戦略の本質 (野中郁次郎他著、日本経済新聞社)
本書は、まえがきにある通り1984年に刊行された「失敗の本質」に続く本である。失敗の本質では日露戦争に勝った日本軍のその後の驕りが失敗につながったということがテーマの下地となっているが、本書は毛沢東の国民党政府との戦いから朝鮮戦争、ベトナム戦争など6つのケースを取り上げ、テーマとしては「逆転の本質」を追究している。
しかし、少々分かりにくい。それは、6ケースそれぞれに異なる逆転のきっかけがあり、何かひとつのキーワードでくくることが難しかったからだろう。しかし、各ケースとも踏み込んだ記述がされていて、読み応えがある。
1950年に始まった朝鮮戦争は北朝鮮軍の突然の南進から始まり、一時は釜山付近まで押し込む。それをマッカーサーの有名な作戦「仁川上陸」でソウルを奪還するが、中国軍の参戦で再び占領され、さらに2ヵ月後に再奪還と激しい戦闘が行われた。その後、両軍は38度線付近で対峙し、休戦協定がおこなわれ、今日その停戦ラインが両国の国境となっている。
第四次中東戦争(1973)は、六日戦争と言われた第三次中東戦争でシナイ半島をイスラエルに占領され、スエズ東岸を失い、面目を深く傷つけられたエジプトのシナイ半島奪還戦争である。エジプトのナセルはイスラエルのせん滅を唱える「アラブの大義」の盟主として祭り上げられていたが、イスラエルには到底勝ち目はない。ナセルの跡を継いだサダトは非現実的な「アラブの大義」を脱し、エジプトの面目回復と戦争状態脱却を目指し、きわめて短期にスエズ東岸の占拠を果たす。即座にアメリカのキッシンジャーの仲介でイスラエルとの平和条約締結をする。しかし、この賢明な指導者であったサダトはアラブ原理主義者によって殺されてしまう。

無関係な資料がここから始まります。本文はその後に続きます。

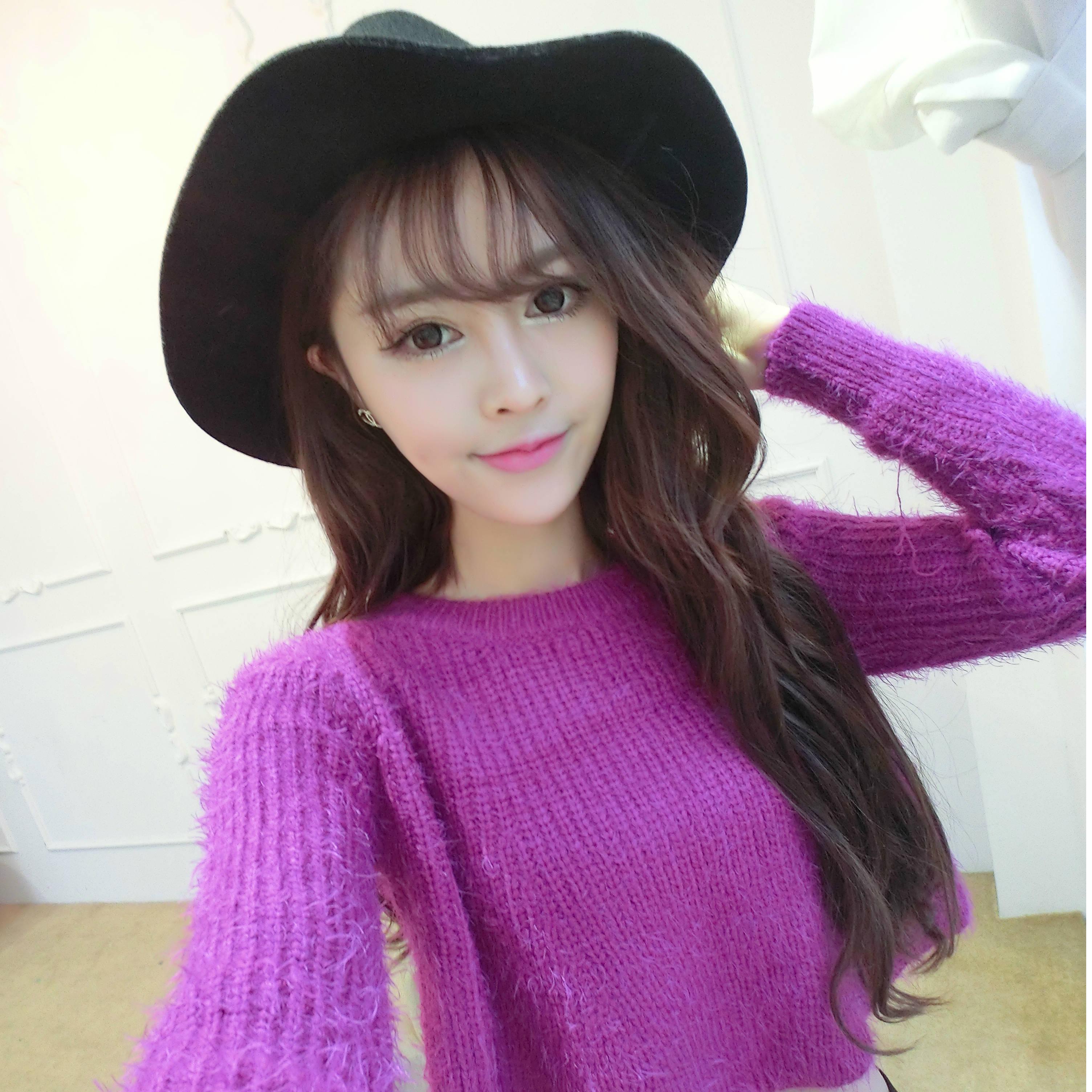 Сямэнь девушка Мясо рис zomiababy умирают Корейский сладкий ретро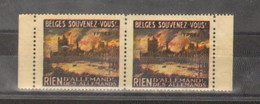 Erinnophilie - Belgique - Ypres - Guerre 14/18 - Paire - Belges Souvenez-Vous - Rien D'Allemand Des Allemands - Erinnophilie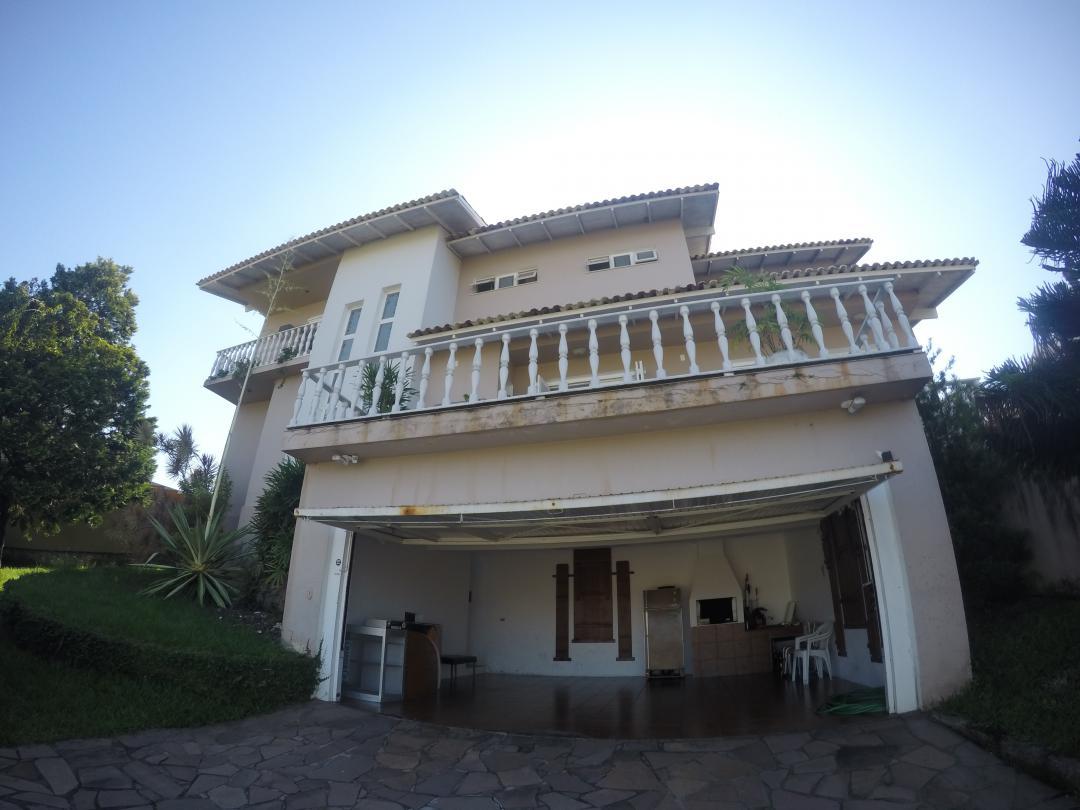 Casa 5 Dorm, Centro, Sapiranga (313428)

ベトナム戦争は20年にもわたる長い戦争であった。小国北ベトナムにアメリカは苦戦し、結局撤退する。戦争の指導者であったマクナマラは、アジアを理解していなかったこととアメリカ国民の協力を十分得ることができなかったことなどを挙げて、「我々が間違っていたことを歴史が証明している」と述べた。
このように、本書は最近の戦争を詳述し、「戦略の本質」を浮き彫りにしようと試みたのだが、むしろ「最近の戦争の本質」を示してくれた。本書によるわずか数十年前のこれらの出来事の解説は、いわゆる平和ボケの我々に、複雑に絡み合った現代の国際状況の理解を深めてくれる。